Print every one of the lines below word for word, leaving out the pictures.

[A run of lines]
- - -

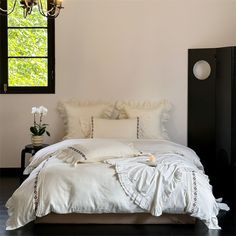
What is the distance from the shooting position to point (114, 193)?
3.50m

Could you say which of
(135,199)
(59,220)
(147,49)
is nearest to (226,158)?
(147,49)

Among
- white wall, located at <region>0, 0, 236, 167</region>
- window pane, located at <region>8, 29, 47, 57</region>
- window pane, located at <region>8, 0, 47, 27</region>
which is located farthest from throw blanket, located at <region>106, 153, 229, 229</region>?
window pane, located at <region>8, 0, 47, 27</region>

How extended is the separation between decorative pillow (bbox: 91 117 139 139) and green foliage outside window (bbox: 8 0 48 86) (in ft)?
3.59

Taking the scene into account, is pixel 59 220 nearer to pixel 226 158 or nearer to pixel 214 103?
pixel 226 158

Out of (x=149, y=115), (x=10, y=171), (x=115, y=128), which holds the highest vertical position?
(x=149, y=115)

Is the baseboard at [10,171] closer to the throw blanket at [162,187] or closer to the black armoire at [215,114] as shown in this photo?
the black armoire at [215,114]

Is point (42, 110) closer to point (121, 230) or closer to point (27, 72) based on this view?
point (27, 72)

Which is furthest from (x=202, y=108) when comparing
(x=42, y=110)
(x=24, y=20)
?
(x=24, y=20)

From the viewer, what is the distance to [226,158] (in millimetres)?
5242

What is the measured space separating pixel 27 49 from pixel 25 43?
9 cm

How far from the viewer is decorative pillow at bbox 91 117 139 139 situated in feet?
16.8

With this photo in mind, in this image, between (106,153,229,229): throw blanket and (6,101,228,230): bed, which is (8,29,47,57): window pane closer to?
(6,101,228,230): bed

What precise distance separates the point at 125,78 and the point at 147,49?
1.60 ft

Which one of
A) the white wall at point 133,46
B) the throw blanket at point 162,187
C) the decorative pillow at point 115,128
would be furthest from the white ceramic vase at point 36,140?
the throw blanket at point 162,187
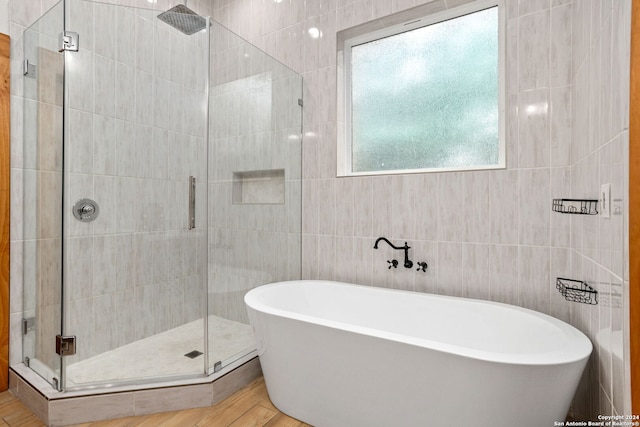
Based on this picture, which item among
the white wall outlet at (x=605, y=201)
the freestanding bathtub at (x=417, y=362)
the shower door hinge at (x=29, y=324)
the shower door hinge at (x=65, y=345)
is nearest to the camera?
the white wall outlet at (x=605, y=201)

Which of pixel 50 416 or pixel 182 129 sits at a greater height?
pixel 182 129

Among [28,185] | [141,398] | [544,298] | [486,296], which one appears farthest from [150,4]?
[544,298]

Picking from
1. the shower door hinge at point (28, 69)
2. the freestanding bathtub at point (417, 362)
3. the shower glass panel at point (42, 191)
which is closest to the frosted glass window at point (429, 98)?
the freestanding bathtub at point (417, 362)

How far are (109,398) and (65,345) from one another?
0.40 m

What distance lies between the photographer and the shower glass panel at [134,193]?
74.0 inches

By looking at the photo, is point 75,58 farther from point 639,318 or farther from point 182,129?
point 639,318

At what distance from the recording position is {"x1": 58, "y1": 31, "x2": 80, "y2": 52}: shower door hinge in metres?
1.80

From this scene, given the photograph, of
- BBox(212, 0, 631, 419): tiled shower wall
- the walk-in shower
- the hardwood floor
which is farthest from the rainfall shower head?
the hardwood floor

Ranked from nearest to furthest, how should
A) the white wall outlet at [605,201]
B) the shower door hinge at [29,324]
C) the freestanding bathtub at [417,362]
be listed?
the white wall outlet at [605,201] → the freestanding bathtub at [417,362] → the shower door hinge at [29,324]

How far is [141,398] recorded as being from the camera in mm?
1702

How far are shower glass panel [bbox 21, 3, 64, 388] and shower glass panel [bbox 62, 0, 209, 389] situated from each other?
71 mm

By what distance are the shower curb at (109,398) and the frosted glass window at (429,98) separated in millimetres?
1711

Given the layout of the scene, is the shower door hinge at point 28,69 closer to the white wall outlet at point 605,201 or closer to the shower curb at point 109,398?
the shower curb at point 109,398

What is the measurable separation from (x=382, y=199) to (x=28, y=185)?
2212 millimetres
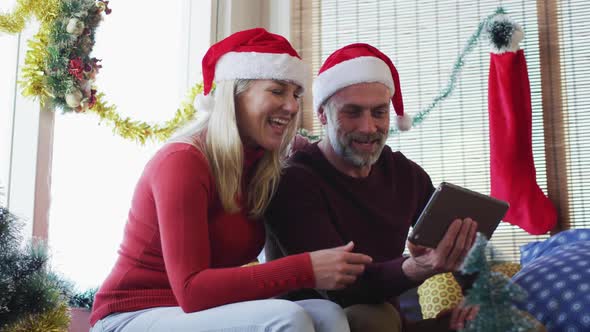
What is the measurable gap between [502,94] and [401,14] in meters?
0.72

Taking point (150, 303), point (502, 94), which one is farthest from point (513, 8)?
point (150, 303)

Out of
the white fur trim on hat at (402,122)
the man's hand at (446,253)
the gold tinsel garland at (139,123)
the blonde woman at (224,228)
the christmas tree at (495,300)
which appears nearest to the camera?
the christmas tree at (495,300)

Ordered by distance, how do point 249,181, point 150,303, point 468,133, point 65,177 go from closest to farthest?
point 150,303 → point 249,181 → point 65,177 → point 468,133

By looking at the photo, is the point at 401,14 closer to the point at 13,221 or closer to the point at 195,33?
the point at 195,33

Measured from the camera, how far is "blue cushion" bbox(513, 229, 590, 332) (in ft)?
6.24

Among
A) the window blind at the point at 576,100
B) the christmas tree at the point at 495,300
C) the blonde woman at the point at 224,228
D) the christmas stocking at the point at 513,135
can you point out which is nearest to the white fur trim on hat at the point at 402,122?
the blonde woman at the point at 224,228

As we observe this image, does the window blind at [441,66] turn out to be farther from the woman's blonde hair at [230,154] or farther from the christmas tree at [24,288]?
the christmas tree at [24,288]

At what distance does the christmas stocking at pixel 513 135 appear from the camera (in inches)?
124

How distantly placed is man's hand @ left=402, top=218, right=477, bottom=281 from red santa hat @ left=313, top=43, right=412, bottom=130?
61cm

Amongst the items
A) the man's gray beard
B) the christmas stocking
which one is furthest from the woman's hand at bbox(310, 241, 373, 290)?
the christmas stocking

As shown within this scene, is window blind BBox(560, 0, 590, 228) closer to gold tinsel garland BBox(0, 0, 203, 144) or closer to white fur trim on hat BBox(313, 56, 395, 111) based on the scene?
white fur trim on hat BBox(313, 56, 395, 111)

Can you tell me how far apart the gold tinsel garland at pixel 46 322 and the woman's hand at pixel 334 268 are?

- - -

FULL SOLUTION –
What is the distance from the shooting position to point (114, 193)?
3.50m

Could you say which of
(135,199)
(59,220)
(147,49)
is nearest to (226,158)?
(147,49)

Among
- white wall, located at <region>0, 0, 236, 167</region>
- window pane, located at <region>8, 29, 47, 57</region>
- window pane, located at <region>8, 0, 47, 27</region>
which is located farthest from throw blanket, located at <region>106, 153, 229, 229</region>?
window pane, located at <region>8, 0, 47, 27</region>

How extended is the separation between decorative pillow (bbox: 91 117 139 139) and green foliage outside window (bbox: 8 0 48 86) (in ft)?
3.59

Taking the scene into account, is pixel 59 220 nearer to pixel 226 158 or nearer to pixel 214 103?
pixel 226 158

Out of (x=149, y=115), (x=10, y=171), (x=115, y=128), which holds the highest vertical position?
(x=149, y=115)

Is the baseboard at [10,171] closer to the throw blanket at [162,187] or closer to the black armoire at [215,114] as shown in this photo?
the black armoire at [215,114]

Is point (42, 110) closer to point (121, 230) or closer to point (27, 72) based on this view?
point (27, 72)

Which is furthest from (x=202, y=108) when comparing
(x=42, y=110)
(x=24, y=20)
?
(x=24, y=20)

From the viewer, what is the distance to [226,158] (in millimetres)?
5242

What is the measured space separating pixel 27 49 from pixel 25 43?
9 cm

How far from the viewer is decorative pillow at bbox 91 117 139 139 situated in feet?
16.8

With this photo in mind, in this image, between (106,153,229,229): throw blanket and (6,101,228,230): bed, which is (8,29,47,57): window pane closer to?
(6,101,228,230): bed

What precise distance separates the point at 125,78 and the point at 147,49?
1.60 ft

Which one of
A) the white wall at point 133,46
B) the throw blanket at point 162,187
C) the decorative pillow at point 115,128
would be furthest from the white ceramic vase at point 36,140?
the throw blanket at point 162,187
Based on this picture, which item among
the white wall outlet at (x=605, y=201)
the freestanding bathtub at (x=417, y=362)
the shower door hinge at (x=29, y=324)
the shower door hinge at (x=65, y=345)
is nearest to the camera?
the white wall outlet at (x=605, y=201)

Which of pixel 50 416 or pixel 182 129 sits at a greater height?
pixel 182 129

Among [28,185] | [141,398] | [544,298] | [486,296], which one appears farthest from [150,4]?
[544,298]

Picking from
1. the shower door hinge at point (28, 69)
2. the freestanding bathtub at point (417, 362)
3. the shower glass panel at point (42, 191)
which is closest to the frosted glass window at point (429, 98)?
the freestanding bathtub at point (417, 362)

How far are (109,398) and (65,345) from one another?
0.40 m

What distance lies between the photographer and the shower glass panel at [134,193]?
74.0 inches

By looking at the photo, is point 75,58 farther from point 639,318 or farther from point 182,129?
point 639,318

At what distance from the recording position is {"x1": 58, "y1": 31, "x2": 80, "y2": 52}: shower door hinge in metres?
1.80

From this scene, given the photograph, of
- BBox(212, 0, 631, 419): tiled shower wall
- the walk-in shower
- the hardwood floor
which is farthest from the rainfall shower head?
the hardwood floor

Ranked from nearest to furthest, how should
A) the white wall outlet at [605,201]
B) the shower door hinge at [29,324]
C) the freestanding bathtub at [417,362]
be listed?
the white wall outlet at [605,201] → the freestanding bathtub at [417,362] → the shower door hinge at [29,324]

How far is [141,398] recorded as being from the camera in mm?
1702

How far are shower glass panel [bbox 21, 3, 64, 388] and shower glass panel [bbox 62, 0, 209, 389] situated from each other?
71 mm

By what distance are the shower curb at (109,398) and the frosted glass window at (429,98) separated in millimetres?
1711

Given the layout of the scene, is the shower door hinge at point 28,69 closer to the white wall outlet at point 605,201 or closer to the shower curb at point 109,398?
the shower curb at point 109,398

What is the measurable separation from (x=382, y=199) to (x=28, y=185)?
2212 millimetres
What is the measurable gap between [502,94] and [401,14] in meters?
0.72

Taking point (150, 303), point (502, 94), which one is farthest from point (513, 8)?
point (150, 303)

Out of
the white fur trim on hat at (402,122)
the man's hand at (446,253)
the gold tinsel garland at (139,123)
the blonde woman at (224,228)
the christmas tree at (495,300)
which appears nearest to the camera?
the christmas tree at (495,300)

Ordered by distance, how do point 249,181, point 150,303, point 468,133, point 65,177 go from closest to farthest?
point 150,303 → point 249,181 → point 65,177 → point 468,133

By looking at the photo, is the point at 401,14 closer to the point at 13,221 or closer to the point at 195,33?
the point at 195,33

Measured from the camera, how far is "blue cushion" bbox(513, 229, 590, 332) (in ft)?
6.24

Among
A) the window blind at the point at 576,100
B) the christmas tree at the point at 495,300
C) the blonde woman at the point at 224,228
D) the christmas stocking at the point at 513,135
can you point out which is nearest to the white fur trim on hat at the point at 402,122?
the blonde woman at the point at 224,228

As we observe this image, does the window blind at [441,66] turn out to be farther from the woman's blonde hair at [230,154] or farther from the christmas tree at [24,288]?
the christmas tree at [24,288]

At what distance does the christmas stocking at pixel 513 135 appear from the camera (in inches)?
124

How distantly placed is man's hand @ left=402, top=218, right=477, bottom=281 from red santa hat @ left=313, top=43, right=412, bottom=130?
61cm

Amongst the items
A) the man's gray beard
B) the christmas stocking
which one is furthest from the woman's hand at bbox(310, 241, 373, 290)?
the christmas stocking

As shown within this scene, is window blind BBox(560, 0, 590, 228) closer to gold tinsel garland BBox(0, 0, 203, 144) or closer to white fur trim on hat BBox(313, 56, 395, 111) based on the scene?
white fur trim on hat BBox(313, 56, 395, 111)

Can you tell me how far apart the gold tinsel garland at pixel 46 322 and the woman's hand at pixel 334 268 are?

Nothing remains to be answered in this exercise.